April 3, 2013
“The enduring emptiness of our technology debates has one main cause, and his name is Tim O’Reilly.”
by Ariel Bogle
The latest issue of The Baffler contains an article by Evgeny Morozov, “The Meme Hustler“, on Tim O’Reilly of O’Reilly Media, which goes a long way in tracing the potentially dangerous semantics of the movements that are currently playing out in tech and tech journalism.
Those of you outside this particular hive-mind may not have come across O’Reilly previously; but he has had a finger, through his wildly popular site O’Reilly Media, books, and conferences, in defining a great deal of the dominant language and concepts of our internet landscape, from “Web 2.0” to “open source.”
As Morozov says,
No one has done more to turn important debates about technology—debates that used to be about rights, ethics, and politics—into kumbaya celebrations of the entrepreneurial spirit while making it seem as if the language of economics was, in fact, the only reasonable way to talk about the subject. As O’Reilly discovered a long time ago, memes are for losers; the real money is in epistemes.
The article is worth reading in its 16,000 word entirety. Morozov delves deep into the apparent co-option of words we thought we knew, which were once were about freedom and rights, but that have somehow been recast “in the seemingly natural language of economics, innovation, and efficiency.”
The slow creep of this particularly technocratic flavor by “open source” activists, who when it suits them use the language of morality and public good for their purposes, has managed to equate freedom and openness with the freedom of the entrepreneur and the openness of the internet for their business purposes, rather than for the public good, Morozov alleges. In fact now, “the art of promoting openness is not to make it a moral crusade, but rather to highlight the competitive advantages of openness.”
As the Aaron Swartz case made clear, the “openess” of knowledge on the internet is one of the vital political issues of our time. Morozov shows that the language and agenda that is currently attached to these issues may not have the goals we expect them to have.
Once a term like “open source” entered our vocabulary, one could recast the whole public policy calculus in very different terms, so that instead of discussing the public interest, we are discussing the interests of individual software developers, while claiming that this is a discussion about “innovation” and “progress,” not “accountability” or “security.”
Of course, O’Reilly and his friends would say that they never obscured their guiding ethos. Nevertheless, the phrase and attending viewpoint of “open source” has had an outsize and unexamined influence over the past few decades on our democracy, market, and technology. Their business-minded end game, which might come as a surprise to some tech activists, is being obscured by the overwhelmingly Randian ethos of Silicon Valley.
And of course, using the language of “openness” as signifying openness for tech corporations, suits those that like business-as-usual.
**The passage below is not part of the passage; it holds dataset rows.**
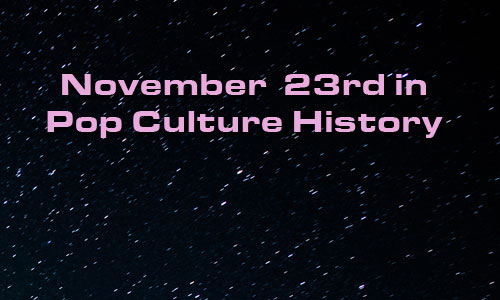 November 23 in Pop Culture History
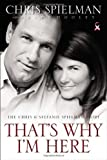 img - for That's Why I'm Here: The Chris and Stefanie Spielman Story by Chris Spielman (2012-04-24) book / textbook / text book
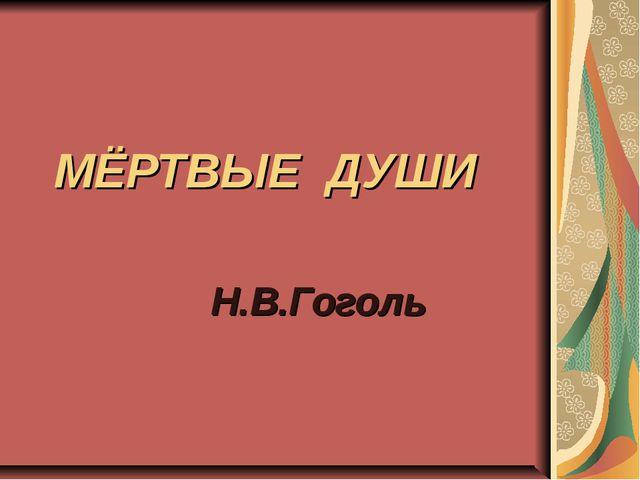МЁРТВЫЕ ДУШИ Н.В.Гоголь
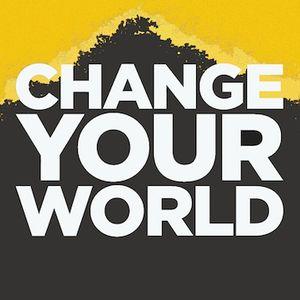 Change Your World (Part 3) - The Most Excellent Way (Pastor Danny Schulz)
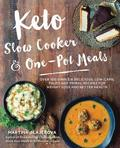 Keto Slow Cooker &; One-Pot Meals
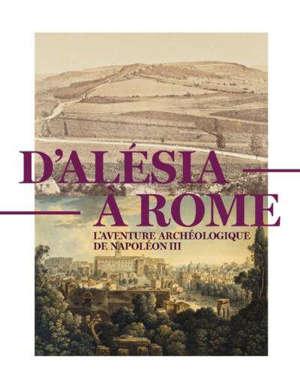 D'Alésia à Rome : l'aventure archéologique de Napoléon III (1861-1870) : exposition, Saint-Germain-en-Laye, Musée d'archéologie nationale, du 28 mars au 15 juillet 2020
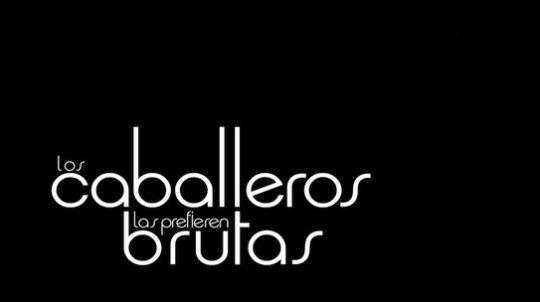 """El trailer de la serie """"Los caballeros las prefieren brutas"""", estreno el 22 de febrero en Canal Sony"""
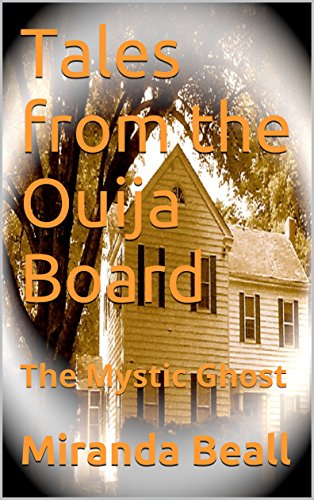 Tales from the Ouija Board: The Mystic -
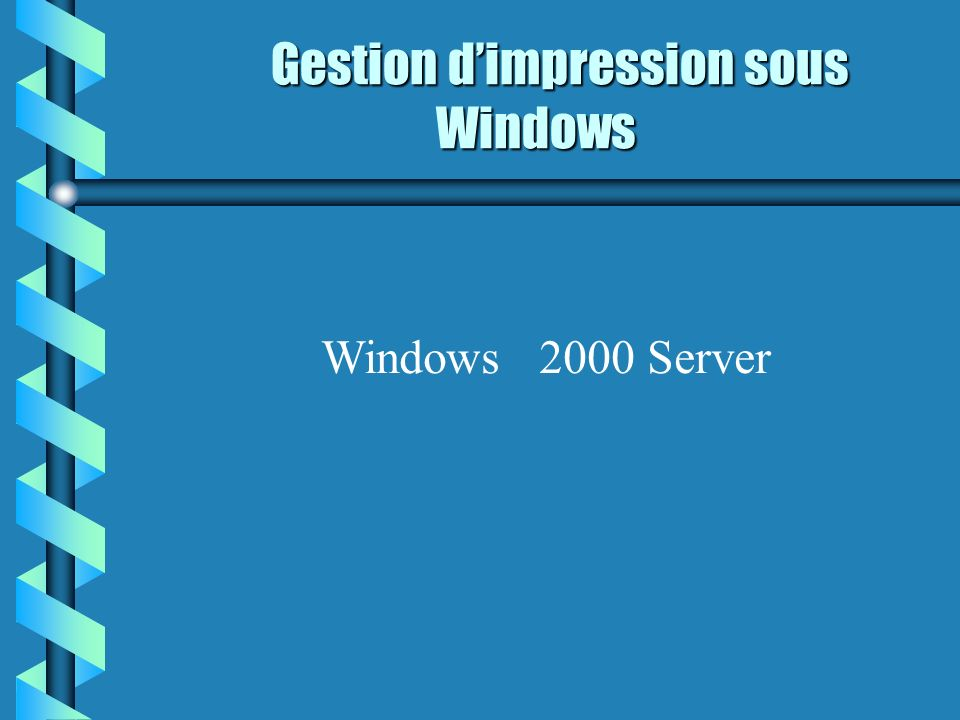 Gestion d'impression sous Windows
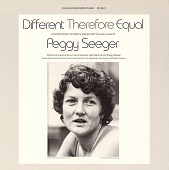 view Different therefore equal [sound recording] : contemporary women's songs / written and sung by Peggy Seeger digital asset number 1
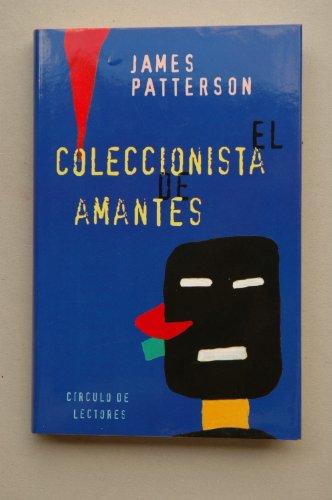 El coleccionista de amantes / James Patterson ; traducción de Víctor Pozanco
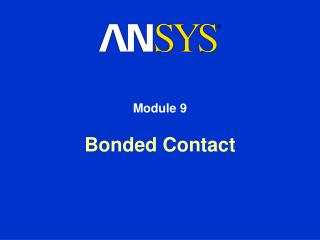 Bonded Contact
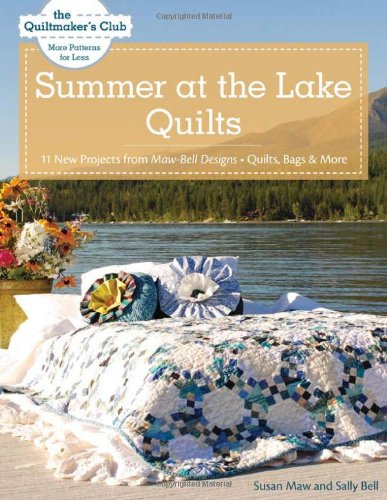 Summer at the Lake Quilts: 11 New Projects from Maw Bell Designs, Quilts, Bags & More (Quiltmaker's Club: More Patterns for Less)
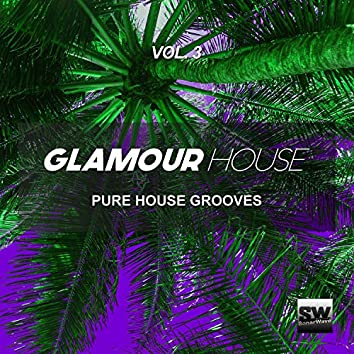 Glamour House, Vol. 3 (Pure House Grooves)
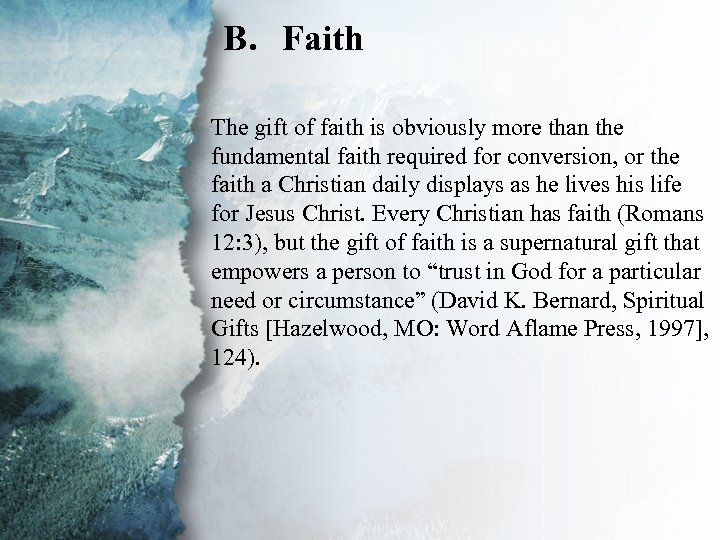 B. Faith III. Gifts of Power and The gift of faith is obviously more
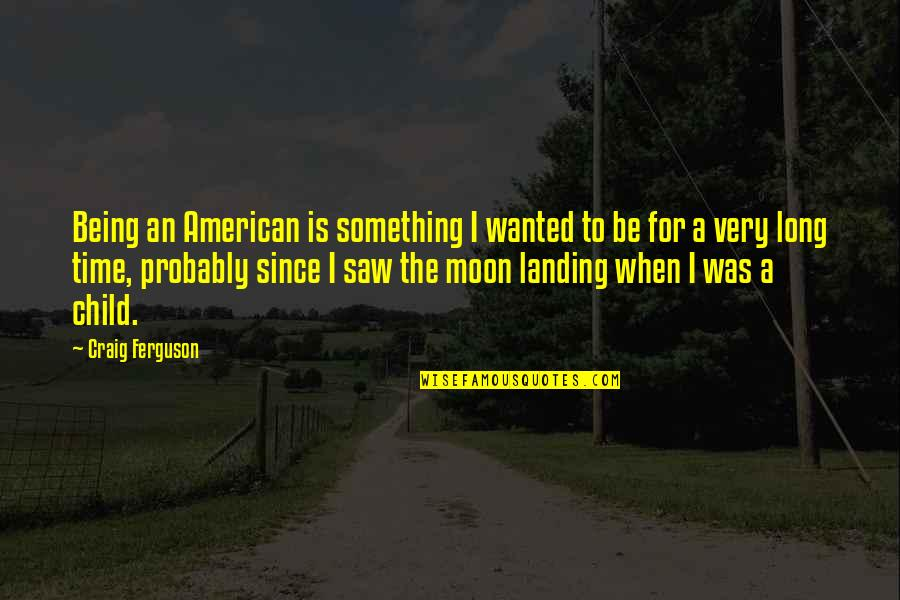 Not Being Over Something Quotes By Craig Ferguson: Being an American is something I wanted to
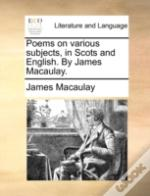Poems On Various Subjects, In Scots And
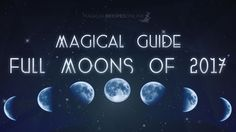 Every Full Moon has it's own magical powers, the names of the Full Moons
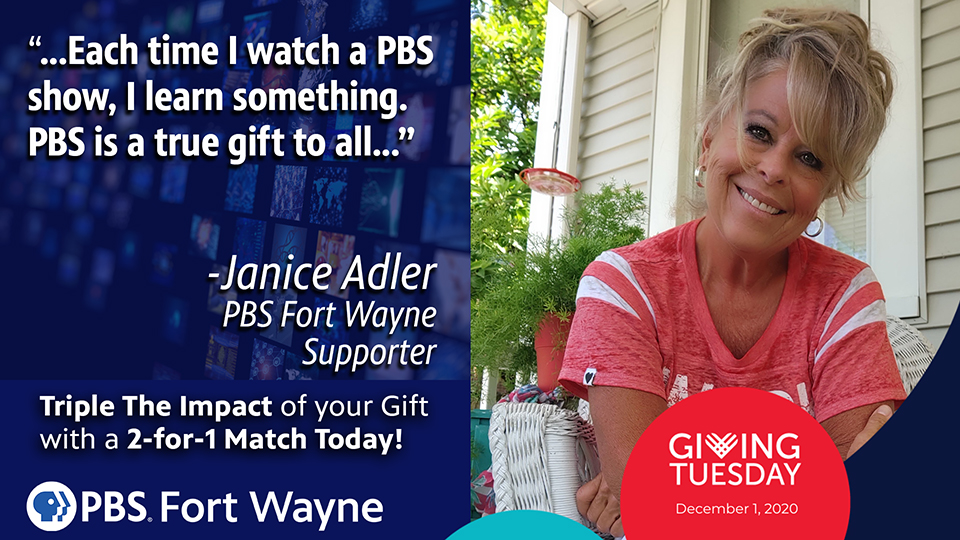 Here's why Janice Adler supports @PBS  stations like ours... Join her in supporting us at @PBSFortWayne this #GivingTuesday  and TRIPLE the impact of your support w/ a 2-for 1 matching gift! Go to  to donate #UnleashGenerosity today.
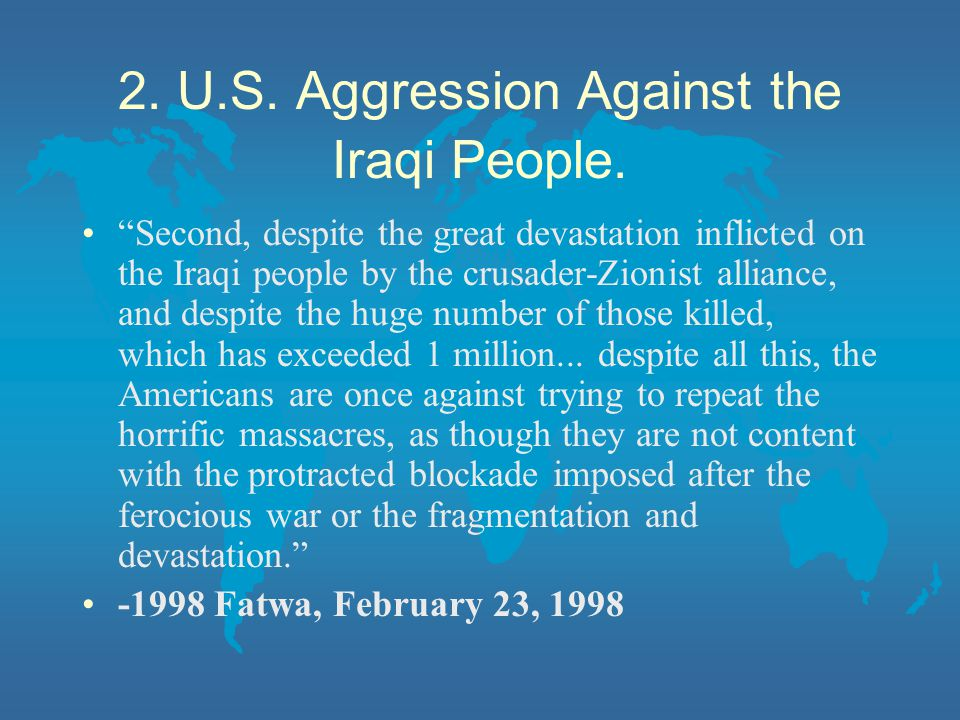 2. U.S. Aggression Against the Iraqi People.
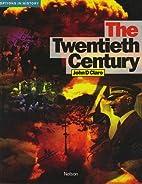 The Twentieth Century (Options in History S)…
Which is exactly why the government has been busy recasting the death of SOPA last year as resulting from the successful lobbying influence of Google and others, rather the grassroots campaign that was actually responsible.
Evgeny Morozov’s essay should be the opening salvo in this particular culture war. The occasional geniuses of Silicon Valley are no longer outsiders, and they shouldn’t so easily be able to co-opt the language of centuries of political activism and more nuanced thought in the name of Angry Birds.
Ariel Bogle is a former publicist at Melville House.